*** Opening PROVIDED RECORDS ***
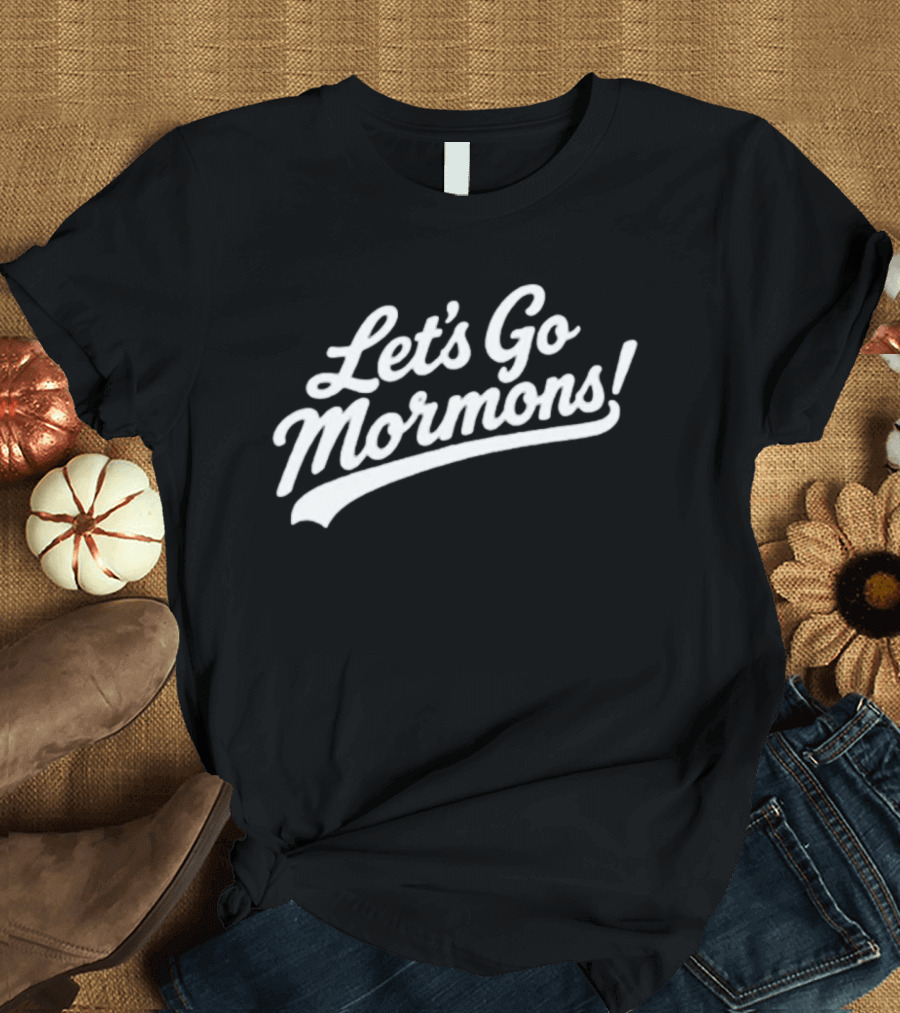 Let's Go Mormons LDS Mormon Culture T-Shirt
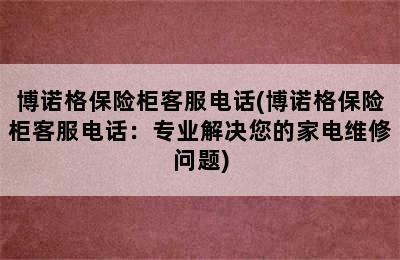 博诺格保险柜客服电话(博诺格保险柜客服电话：专业解决您的家电维修问题)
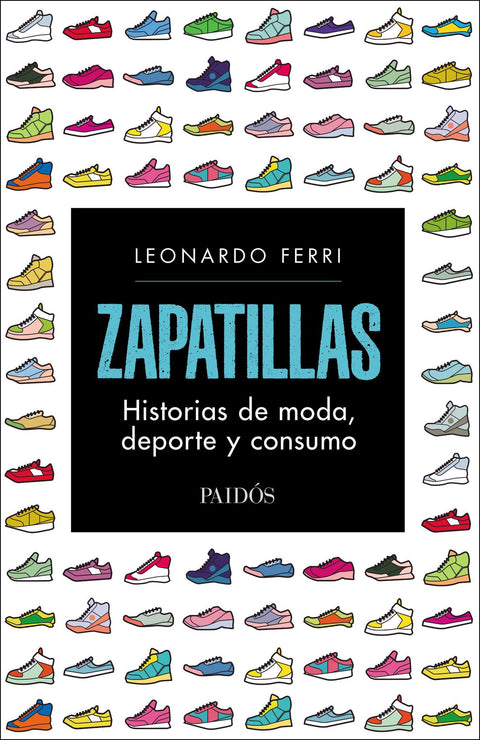Zapatillas , Historias de Moda, Deporte y Consumo - Leonardo Ferri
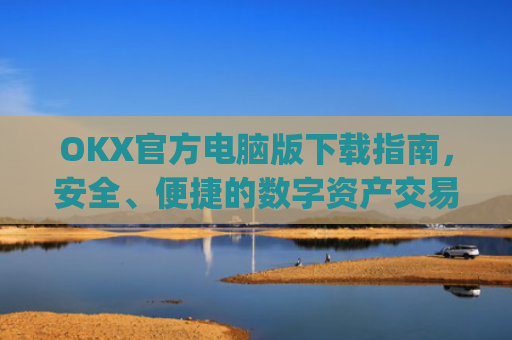 OKX官方电脑版下载指南，安全、便捷的数字资产交易体验_ok 下载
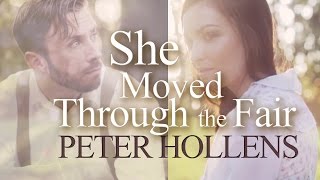 She Moved Through the Fair  Peter Hollens [upl. by Boone]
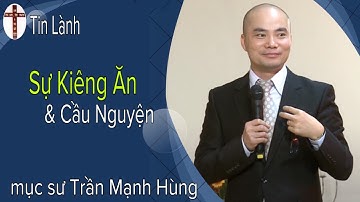Mục Sư Trần Mạnh Hùng | Sự Kiêng ăn và Cầu nguyện | Tin Lành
*** Closing PROVIDED RECORDS ***
Each line from the first line of the data above through the one containing "She Moved Through" must be set down exactly; the pictures must not be.

 Let's Go Mormons LDS Mormon Culture T-Shirt
 博诺格保险柜客服电话(博诺格保险柜客服电话：专业解决您的家电维修问题)
Zapatillas , Historias de Moda, Deporte y Consumo - Leonardo Ferri
 OKX官方电脑版下载指南，安全、便捷的数字资产交易体验_ok 下载
 She Moved Through the Fair  Peter Hollens [upl. by Boone]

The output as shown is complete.